Home Stretch

Enigma was a hard enough project. I was still not very comfortable turning my ideas into code. The whole week leading up to evaluations was stressful. Knowing I had to get passing grades for Enigma, Sales engine, and my final assessment just compounded my stress. I mean, 2.5-weeks to complete 2 big projects and be assessed… dude I’ve only been programming for 4 weeks!

Enigma was due on the following Monday. Most people in the class weren’t finished on Sunday night, and some were finished but still had a bunch of refactoring left. Thankfully we were given another day and I completely finished my project 15-min before my evaluation! Cutting it kinda close if you ask me. After a pat on the back we were christened with our next super fun seemingly impossible project, Sales Engine.

Honestly Sales Engine is no joke. For the newly minted developer it’s a monster of a project. Just reading the project spec may intimidate the best of us! Sales Engine is a data reporting tool. The data is merchant transactions, and it is plentiful. Six massive CSV files have to be parsed, over 12 classes have to been built, hundreds of methods have to be created, object relationships and responsibilities have to be established, and most difficult of all “Business Intelligence.” Biz intel includes calculating merchant revenue for successful transactions, determining most profitable merchant(s), determining the customer(s) that spends the most money at a specific merchant, determining what day the merchant was most profitable and on and on it goes until you get dizzy and want to vomit!
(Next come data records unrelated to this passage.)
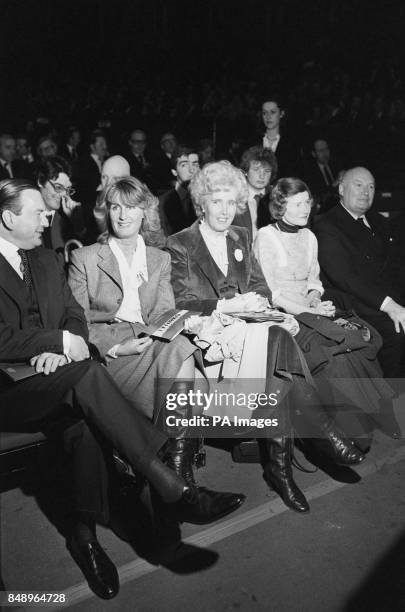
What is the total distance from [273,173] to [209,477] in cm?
265

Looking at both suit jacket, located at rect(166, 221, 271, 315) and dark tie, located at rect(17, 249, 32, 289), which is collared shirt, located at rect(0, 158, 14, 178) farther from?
dark tie, located at rect(17, 249, 32, 289)

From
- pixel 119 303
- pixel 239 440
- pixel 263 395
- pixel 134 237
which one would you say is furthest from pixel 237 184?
pixel 239 440

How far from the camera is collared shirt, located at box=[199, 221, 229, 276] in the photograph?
10.5ft

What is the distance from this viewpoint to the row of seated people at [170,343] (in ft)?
7.20

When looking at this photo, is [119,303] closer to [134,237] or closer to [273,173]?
[134,237]

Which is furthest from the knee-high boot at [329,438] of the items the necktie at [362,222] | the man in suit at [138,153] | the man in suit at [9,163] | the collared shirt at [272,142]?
the man in suit at [9,163]

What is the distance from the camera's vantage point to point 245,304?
288cm

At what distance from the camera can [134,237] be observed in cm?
297

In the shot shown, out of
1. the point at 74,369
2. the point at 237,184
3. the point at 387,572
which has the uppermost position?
the point at 237,184

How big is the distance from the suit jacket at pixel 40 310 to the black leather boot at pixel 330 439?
1235 millimetres

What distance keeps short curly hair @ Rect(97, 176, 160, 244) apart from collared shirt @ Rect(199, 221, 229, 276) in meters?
0.34

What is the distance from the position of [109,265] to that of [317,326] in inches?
48.8

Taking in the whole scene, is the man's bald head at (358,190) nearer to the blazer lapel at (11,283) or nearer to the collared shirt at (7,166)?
the blazer lapel at (11,283)

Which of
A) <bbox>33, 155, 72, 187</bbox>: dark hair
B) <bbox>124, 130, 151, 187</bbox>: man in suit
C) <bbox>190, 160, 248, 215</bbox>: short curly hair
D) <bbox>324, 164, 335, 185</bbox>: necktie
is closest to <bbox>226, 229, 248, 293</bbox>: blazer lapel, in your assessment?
<bbox>190, 160, 248, 215</bbox>: short curly hair
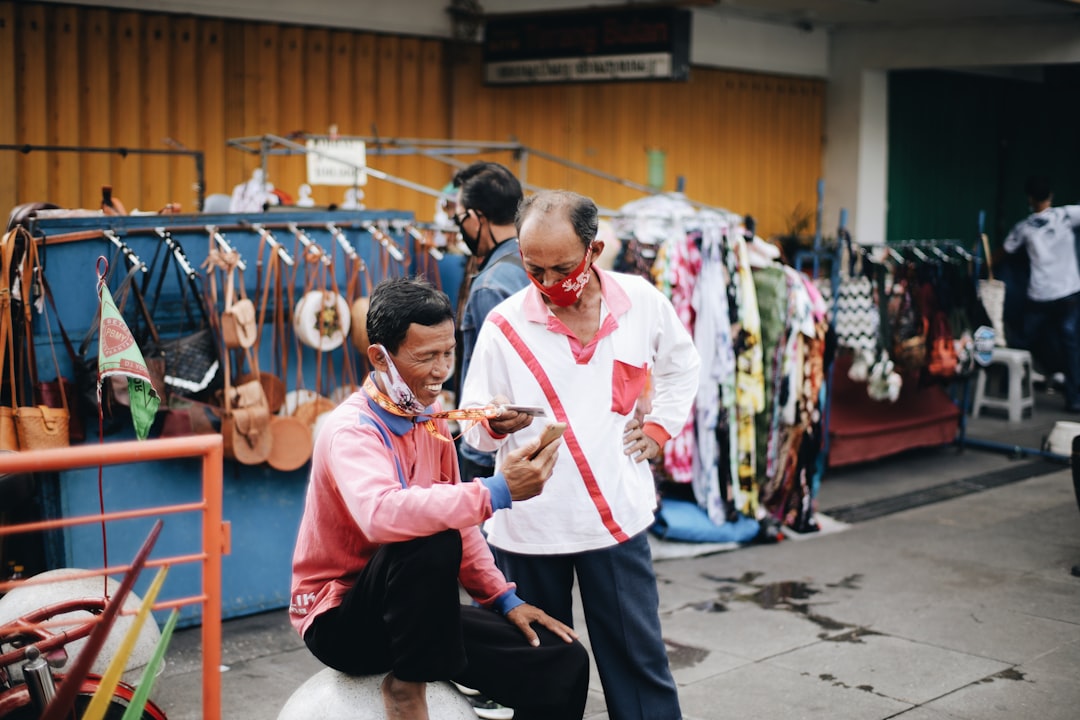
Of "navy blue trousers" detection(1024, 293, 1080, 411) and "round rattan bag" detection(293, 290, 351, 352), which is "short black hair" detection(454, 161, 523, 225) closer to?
"round rattan bag" detection(293, 290, 351, 352)

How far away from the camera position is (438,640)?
2.90 metres

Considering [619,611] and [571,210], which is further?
[619,611]

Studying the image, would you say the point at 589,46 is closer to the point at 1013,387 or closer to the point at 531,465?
the point at 1013,387

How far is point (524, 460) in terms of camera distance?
9.95ft

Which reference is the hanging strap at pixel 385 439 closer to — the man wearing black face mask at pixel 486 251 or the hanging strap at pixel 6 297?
the man wearing black face mask at pixel 486 251

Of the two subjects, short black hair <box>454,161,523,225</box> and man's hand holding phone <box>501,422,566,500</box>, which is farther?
short black hair <box>454,161,523,225</box>

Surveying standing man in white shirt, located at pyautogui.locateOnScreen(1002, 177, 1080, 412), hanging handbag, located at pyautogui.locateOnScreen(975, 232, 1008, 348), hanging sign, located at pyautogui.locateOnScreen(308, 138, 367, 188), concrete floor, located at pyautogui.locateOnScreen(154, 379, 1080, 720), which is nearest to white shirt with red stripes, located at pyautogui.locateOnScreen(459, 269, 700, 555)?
concrete floor, located at pyautogui.locateOnScreen(154, 379, 1080, 720)

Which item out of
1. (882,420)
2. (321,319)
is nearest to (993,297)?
(882,420)

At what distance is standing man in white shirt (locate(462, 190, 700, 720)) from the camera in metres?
3.54

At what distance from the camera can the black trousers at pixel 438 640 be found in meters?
2.86

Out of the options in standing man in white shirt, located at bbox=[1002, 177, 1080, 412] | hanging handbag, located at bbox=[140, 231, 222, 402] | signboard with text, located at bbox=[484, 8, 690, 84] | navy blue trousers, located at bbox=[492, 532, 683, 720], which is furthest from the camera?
standing man in white shirt, located at bbox=[1002, 177, 1080, 412]

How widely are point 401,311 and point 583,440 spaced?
2.54 feet

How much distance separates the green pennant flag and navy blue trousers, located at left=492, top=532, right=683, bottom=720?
1762mm

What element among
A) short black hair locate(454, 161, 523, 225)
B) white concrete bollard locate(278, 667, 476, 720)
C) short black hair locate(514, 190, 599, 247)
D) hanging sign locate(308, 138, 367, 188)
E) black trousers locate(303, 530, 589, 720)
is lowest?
white concrete bollard locate(278, 667, 476, 720)
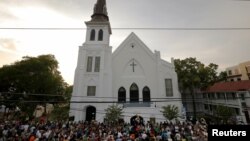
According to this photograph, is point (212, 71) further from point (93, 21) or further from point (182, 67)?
point (93, 21)

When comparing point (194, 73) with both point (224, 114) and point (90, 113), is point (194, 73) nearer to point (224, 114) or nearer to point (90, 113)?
point (224, 114)

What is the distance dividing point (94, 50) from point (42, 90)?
12.3 m

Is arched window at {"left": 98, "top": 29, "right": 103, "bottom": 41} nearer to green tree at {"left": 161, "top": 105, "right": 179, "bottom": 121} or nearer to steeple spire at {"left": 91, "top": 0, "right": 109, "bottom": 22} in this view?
steeple spire at {"left": 91, "top": 0, "right": 109, "bottom": 22}

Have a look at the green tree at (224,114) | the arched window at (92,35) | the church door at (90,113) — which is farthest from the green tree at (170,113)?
the arched window at (92,35)

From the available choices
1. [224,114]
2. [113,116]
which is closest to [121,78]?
[113,116]

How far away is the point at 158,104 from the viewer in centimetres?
2120

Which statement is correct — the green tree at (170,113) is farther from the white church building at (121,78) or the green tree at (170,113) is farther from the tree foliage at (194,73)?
the tree foliage at (194,73)

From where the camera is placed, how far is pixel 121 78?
76.2ft

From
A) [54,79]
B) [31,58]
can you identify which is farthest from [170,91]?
[31,58]

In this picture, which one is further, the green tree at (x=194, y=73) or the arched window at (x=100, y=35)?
the arched window at (x=100, y=35)

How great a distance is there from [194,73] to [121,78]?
40.8 feet

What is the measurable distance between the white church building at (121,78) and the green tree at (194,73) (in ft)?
7.66

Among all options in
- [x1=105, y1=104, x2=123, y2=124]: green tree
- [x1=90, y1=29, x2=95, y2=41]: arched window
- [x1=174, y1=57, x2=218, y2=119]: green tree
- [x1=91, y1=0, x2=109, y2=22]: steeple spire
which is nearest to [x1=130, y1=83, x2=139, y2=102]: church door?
[x1=105, y1=104, x2=123, y2=124]: green tree

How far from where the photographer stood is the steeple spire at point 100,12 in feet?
85.3
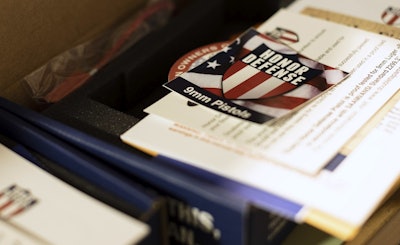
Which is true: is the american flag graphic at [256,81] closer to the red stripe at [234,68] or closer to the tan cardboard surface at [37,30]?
the red stripe at [234,68]

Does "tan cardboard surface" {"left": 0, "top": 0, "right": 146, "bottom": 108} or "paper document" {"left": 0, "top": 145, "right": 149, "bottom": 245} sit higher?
"tan cardboard surface" {"left": 0, "top": 0, "right": 146, "bottom": 108}

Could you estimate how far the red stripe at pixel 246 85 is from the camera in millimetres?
643

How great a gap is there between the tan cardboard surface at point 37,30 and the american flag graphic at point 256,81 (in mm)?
199

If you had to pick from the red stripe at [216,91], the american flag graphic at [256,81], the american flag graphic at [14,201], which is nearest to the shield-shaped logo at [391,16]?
the american flag graphic at [256,81]

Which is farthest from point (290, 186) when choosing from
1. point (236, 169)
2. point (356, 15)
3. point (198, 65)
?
point (356, 15)

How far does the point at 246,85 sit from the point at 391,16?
0.85 ft

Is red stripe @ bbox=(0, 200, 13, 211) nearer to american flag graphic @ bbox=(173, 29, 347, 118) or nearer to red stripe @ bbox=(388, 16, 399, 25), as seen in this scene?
american flag graphic @ bbox=(173, 29, 347, 118)

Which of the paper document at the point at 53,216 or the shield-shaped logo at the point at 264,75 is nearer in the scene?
the paper document at the point at 53,216

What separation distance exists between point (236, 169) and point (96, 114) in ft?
0.62

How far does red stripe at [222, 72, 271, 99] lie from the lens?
0.64m

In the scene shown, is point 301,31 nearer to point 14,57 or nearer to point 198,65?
point 198,65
My first time tackling Sales Engine was a blur. I hardly understood how to complete the first section, Relationships. My partner was much better than me and took the reigns on pretty much the whole project. I didn’t want to hold her back because their was a time restraint and not passing sales engine meant we could potentially work on extensions(you really don’t want to know) over our break or just not advance to module 2.

The last week of the module I took my first final assessment. I failed, pretty epically in fact! The challenge was to implement an extension to a fairly simple Scrabble program. My accessor wasn’t really giving me too many clues and by the time I got comfortable with where I was heading we ran out of time. Can’t hate, I knew I had the skill to solve the problem I just approached it wrong. Turing gives you another opportunity to take the final assessment and if you don’t pass the second time you have an option to re-take the whole module.

After the first assessment I got to thinking. Am I ready to move on to module 2? Do I feel comfortable with my Ruby skills? What is the minimum? If I pass the assessment the second time do I deserve to move on to Module 2 when I can’t even complete half of Sales Engine by myself? Did I come here to just barely squeeze through the cracks and graduate as an average bottom of my class programmer? I thought about all this for the next few days leading up to my second assessment and decided regardless what happens I’m going to retake module 1. I felt very confident that if I retake the module I would improve tremendously and struggle less throughout the rest of the program. Interestingly I wasn’t the only one in my cohort who felt this way, 5 classmates chose to retake the module. That’s 25% of the class!

I told Jeff I’m contemplating re-taking the module and he asked me wether I even wanted to take the assessment again. I said Yes. I somehow had an A-Ha moment that last week and started to better grasp Enumerables, and I felt like if I’m going to re-take the whole module I prefer it to be by choice. I ended up passing with flying colors the second time around and felt good about myself. I knew I wasn’t completely hopeless. With a clear head I packed my bags that weekend for a week long surf trip to Nicaragua.